Le nouveau Premier ministre tunisien Ahmed Hachani, nommé mardi par le président Kaïs Saïed, doit s’ouvrir «aux différentes composantes» du pays. C’est ce qu’a indiqué hier le chef de la principale centrale syndicale du pays UGTT, en marge d’un rassemblement à Sfax (centre-est), selon des propos recueillis par l’AFP.
«L’essentiel ne consiste pas à changer les gens, mais plutôt à changer les stratégies et les politiques», a déclaré Noureddine Taboubi, à propos du limogeage de la cheffe de gouvernement Najla Bouden au bout d’un an et demi dans son poste. Environ 250 partisans de l’UGTT, un syndicat ancré à gauche, qui compte près d’un million d’adhérents dans tout le pays, se sont réunis à Sfax pour commémorer la mort de militants en 1947, à l’époque du protectorat français en Tunisie.
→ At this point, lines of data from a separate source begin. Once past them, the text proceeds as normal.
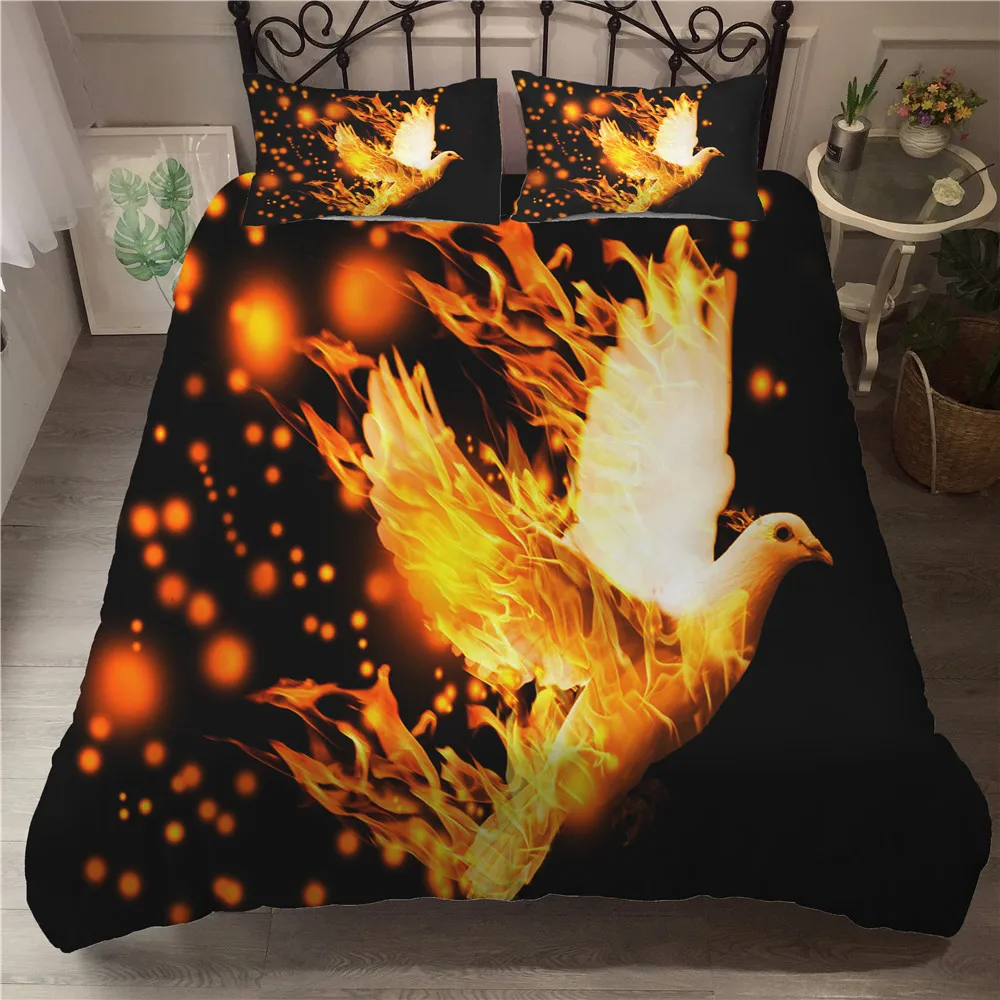 Двойное одеяло постельное белье с 3D рисунком Феникса домашний текстиль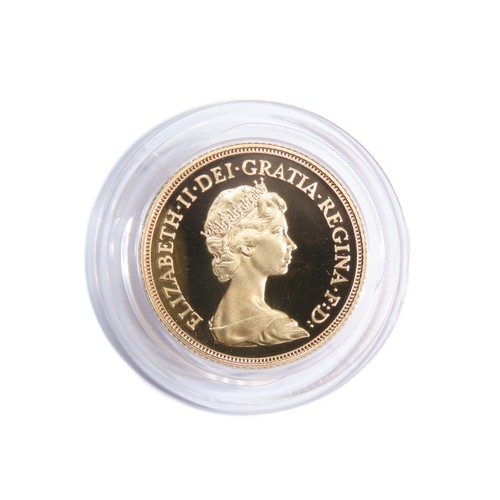 426 - Royal Mint. Elizabeth II Proof Gold Sovereign, 1984. 8g. Crowned bust right, ELIZABETH II DEI GRATIA... 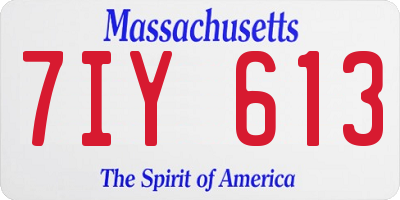 MA license plate 7IY613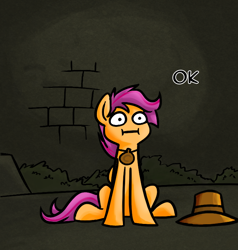 Size: 666x700 | Tagged: safe, artist:alskylark, imported from derpibooru, scootaloo, :i, female, hat, necklace, scootalootheadventurer, solo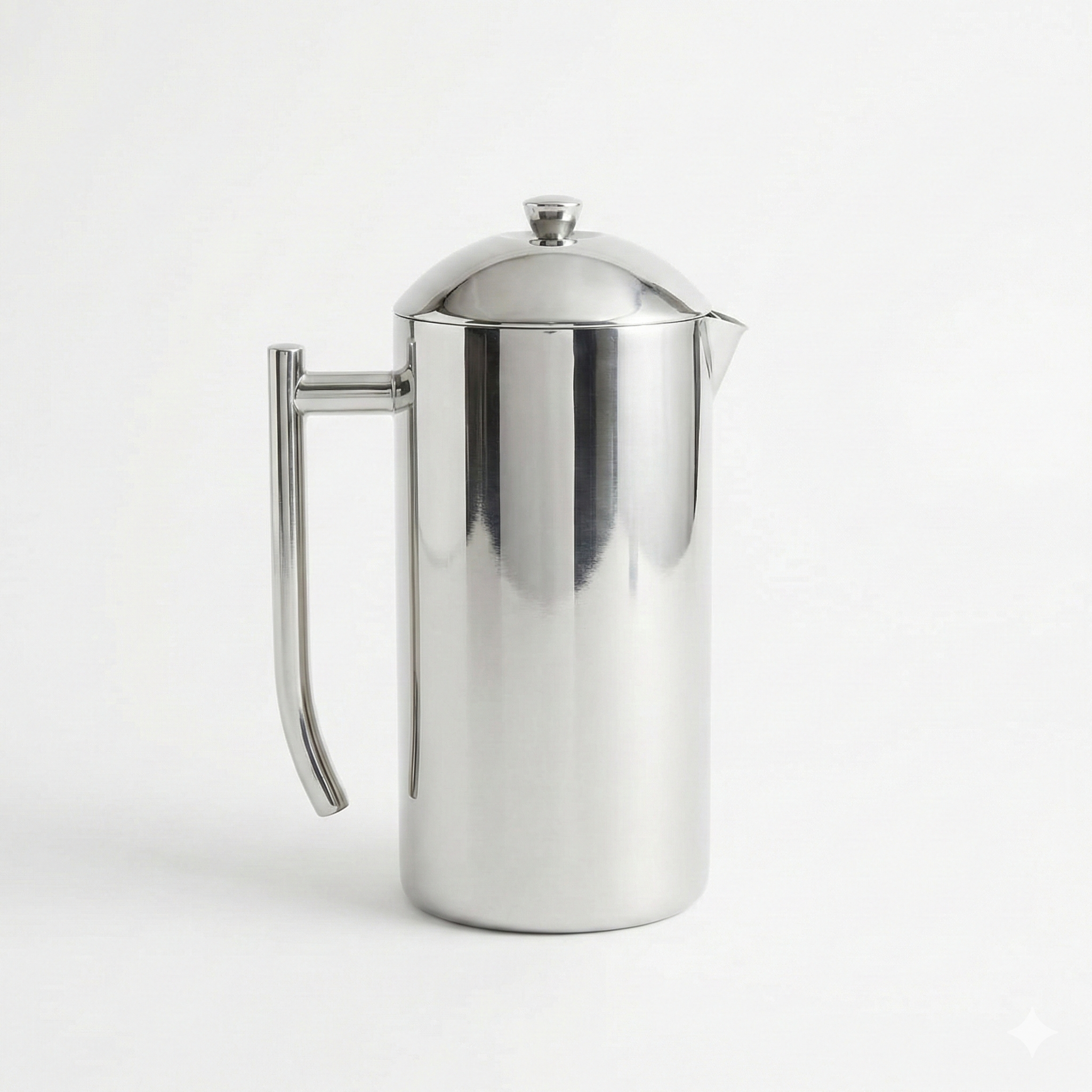 Frieling French Press Coffee Maker - 17 oz, Polished Stainless Steel - Double-Wall Insulated French Press & Cold Brew Pitcher for Camping & Travel - Manual Non-Plastic Coffee Maker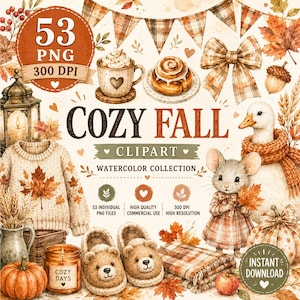 Könnte beinhalten: Eine digitale Aquarell-Clipart-Sammlung mit dem Titel Cozy Fall, die 53 PNG-Dateien enthält. Die Elemente umfassen eine Laterne, einen Pullover, einen Kürbis, Bärentier-Hausschuhe, eine karierte Decke, eine Zimtschnecke, eine Tasse, eine Maus im Kleid und eine Gans mit Schal.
Kaïs Saïed, élu démocratiquement en octobre 2019, s’est emparé de tous les pouvoirs depuis le 25 juillet 2021, et gouverne depuis par décrets présidentiels. Il peut révoquer à tout moment son chef de gouvernement ou ses ministres. Il n’a pas donné d’explications à l’éviction de Mme Bouden et a nommé à sa place A. Hachani, un ancien cadre de la Banque centrale de Tunisie, juriste de formation, qui a fréquenté la même faculté de droit que lui. «Le nouveau Premier ministre aura-t-il des pouvoirs de décision et sera-t-il ouvert aux différentes composantes dans le pays pour pouvoir surmonter les difficultés et les défis du pays», s’est demandé N. Taboubi.
«La misère et la faim ont augmenté»
Le président Saïed a fait réformer la Constitution tunisienne pour instaurer un système hyper-présidentialiste à la place du régime parlementaire en vigueur depuis la révolution de 2011 qui a marqué l’avènement de la démocratie dans ce pays. Même si l’UGTT se défend d’être une formation politique, elle dispose d’un poids important dans le paysage tunisien, pour avoir reçu avec trois autres organisations en 2015 le Prix Nobel de la Paix, récompensant leur rôle dans le «dialogue national» instauré pour sortir le pays d’une crise menaçant la transition démocratique. Interrogé sur une nouvelle «Initiative de salut national» lancée en janvier par l’UGTT avec d’autres organisations de la société civile, N. Taboubi a assuré qu’elle «sera prête lorsque le peuple tunisien en aura besoin».
Les manifestants réunis autour de leur chef ont scandé des slogans critiquant le gouvernement tels que «Citoyen opprimé, la misère et la faim ont augmenté» ou encore «Où est le sucre, où est l’huile ?» Ils faisaient référence aux pénuries dont souffre actuellement la Tunisie qui, étranglée par un endettement de 80% du PIB, est à court de liquidités pour se fournir en produits de base.
Ceux-ci sont achetés par l’Etat avant d’être réinjectés à des prix subventionnés sur le marché. Outre ces difficultés, la Tunisie est plongée dans une crise politique, aggravée par l’arrestation depuis février d’une vingtaine d’opposants au président Saïed, dont Rached Ghannouchi, chef du parti islamiste Ennahdha, au cœur de la plupart des coalitions de la dernière décennie.